Work request: Please give the number of lines in the records below that include "Abstand", with no other output.
━━━━━━
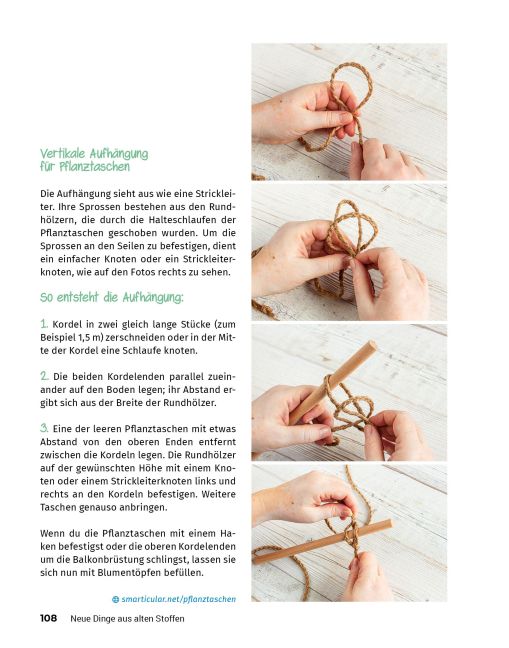 Vertikale Aufhängung für Pflanztaschen

Die Aufhängung sieht aus wie eine Strickleiter. Ihre Sprossen bestehen aus den Rundhölzern, die durch die Halteschlaufen der Pflanztaschen geschoben wurden. Um die Sprossen an den Seilen zu befestigen, dient ein einfacher Knoten oder ein Strickleiterknoten, wie auf den Fotos rechts zu sehen.

So entsteht die Aufhängung:

1. Kordel in zwei gleich lange Stücke (zum Beispiel 1,5 m) zerschneiden oder in der Mitte der Kordel eine Schlaufe knoten.

2. Die beiden Kordelenden parallel zueinander auf den Boden legen; ihr Abstand ergibt sich aus der Breite der Rundhölzer.

3. Eine der leeren Pflanztaschen mit etwas Abstand von den oberen Enden entfernt zwischen die Kordeln legen. Die Rundhölzer auf der gewünschten Höhe mit einem Knoten oder einem Strickleiterknoten links und rechts an den Kordeln befestigen. Weitere Taschen genauso anbringen.

Wenn du die Pflanztaschen mit einem Haken befestigst oder die oberen Kordelenden um die Balkonbrüstung schlingst, lassen sie sich nun mit Blumentöpfen befüllen.

smarticular.net/pflanztaschen

108 Neue Dinge aus alten Stoffen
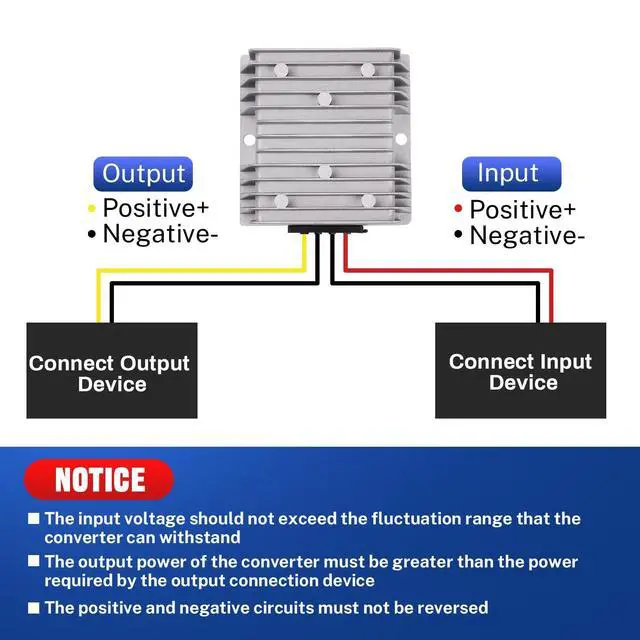 Output
• Positive+
• Negative-

Input
• Positive+
• Negative-

Connect Output Device

Connect Input Device

NOTICE

■ The input voltage should not exceed the fluctuation range that the converter can withstand

■ The output power of the converter must be greater than the power required by the output connection device

■ The positive and negative circuits must not be reversed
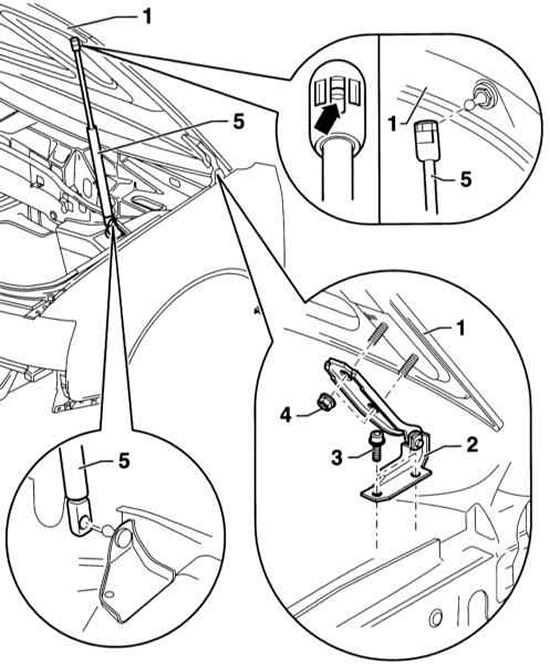 1
5
1
5
1
4
3
2
5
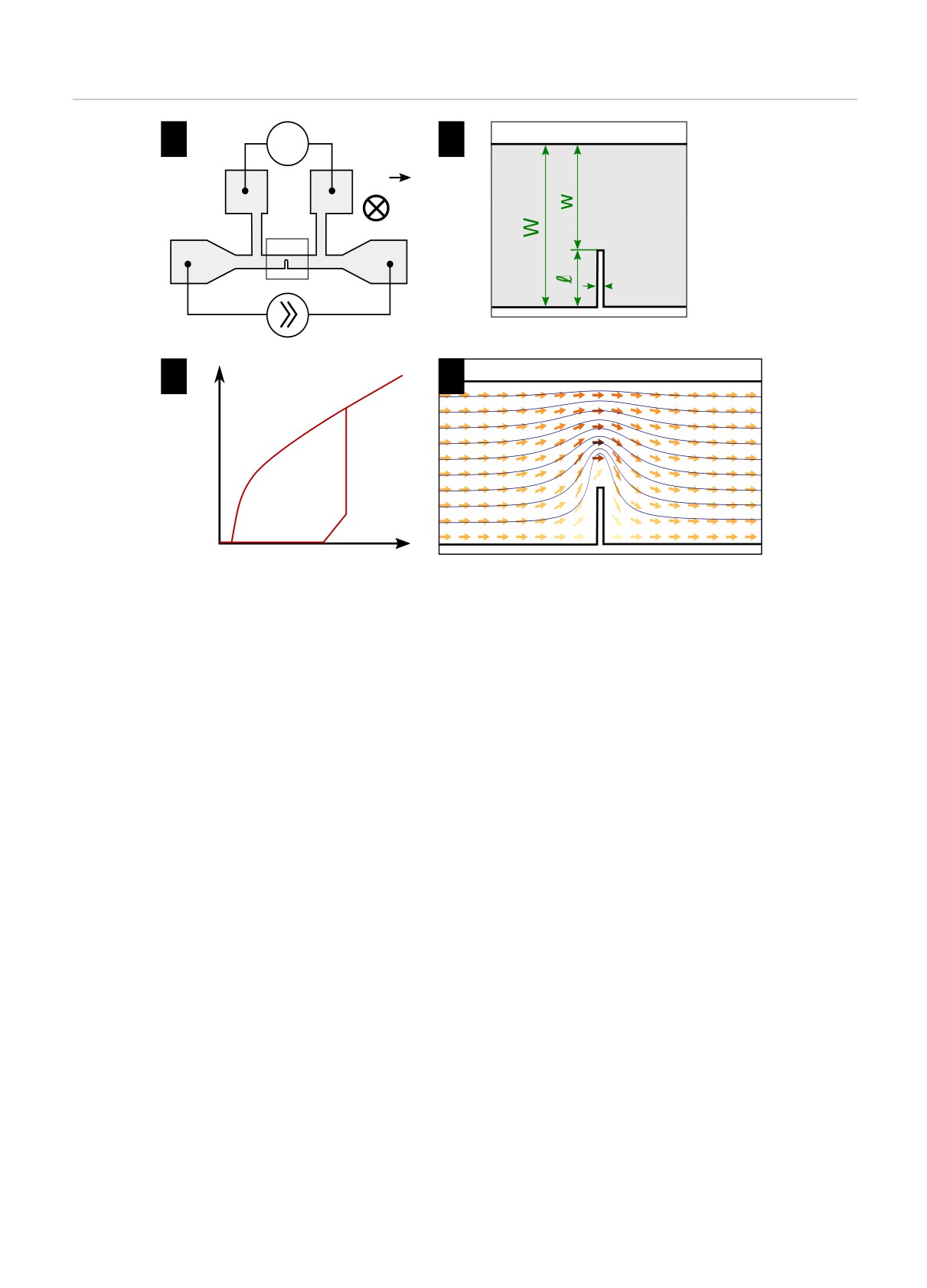 W

w

$\ell$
━━━━━━
Answer section: 2